Storage systems: how to choose ?!

A project of any complexity, whatever one may say, is faced with the task of storing data. Different systems can be such storage: Block storage, File storage, Object storage and Key-value storage. In any sane project, before buying a storage solution, tests are carried out to check certain parameters in certain conditions. Recalling how many good projects made by the right growing hands have pierced the fact that they forgot about scalability, we decided to figure out:

What characteristics of Block storage and File storage should be considered if you want the storage system to grow after it grows
Why fault tolerance at the software level is more reliable and cheaper than at the hardware level
How to conduct testing in order to compare "apples to apples"
How to get an order of magnitude more / less IOPS by changing just one parameter

During testing, we used RAID systems and Parallels Cloud Storage (PStorage) distributed storage . PStorage is included with Parallels Cloud Server .

To begin with, we define the main characteristics that you need to pay attention to when choosing a storage system. They will determine the structure of the post.

fault tolerance
Data recovery speed
Performance tailored to your needs.
Data consistency

fault tolerance

The most important property of a data storage system is that the system is designed to SAVE data without any compromises, that is, to ensure maximum availability and in no case to lose even a small part of them. For some reason, very many people think about performance, price, but pay little attention to the reliability of data storage.

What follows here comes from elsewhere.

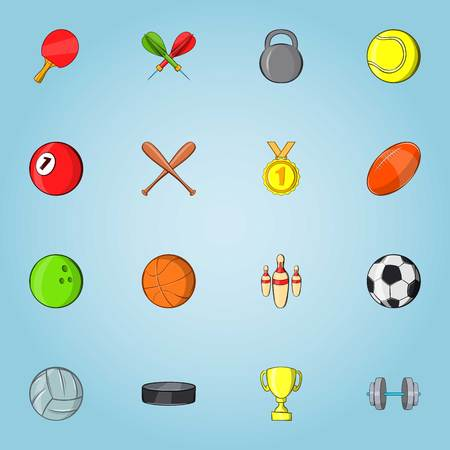 Sports stuff icons set. Cartoon illustration of 16 sports stuff vector icons for web Illustration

To ensure fault tolerance in the event of a failure, there is only one technique - redundancy. The question is at what level redundancy is applied. With some crude simplification, we can say that there are two levels: Hardware and Software.

Hardware-level redundancy has long been established in enterprise systems. SAN / NAS boxes have double redundancy for all modules (two, or even three power supplies, a couple of “brain” boards) and store data simultaneously on several disks inside one box. Personally, I metaphorically imagine this as a very safe mug: the most reliable to keep the fluid inside, with thick walls and always with two handles in case one of them breaks.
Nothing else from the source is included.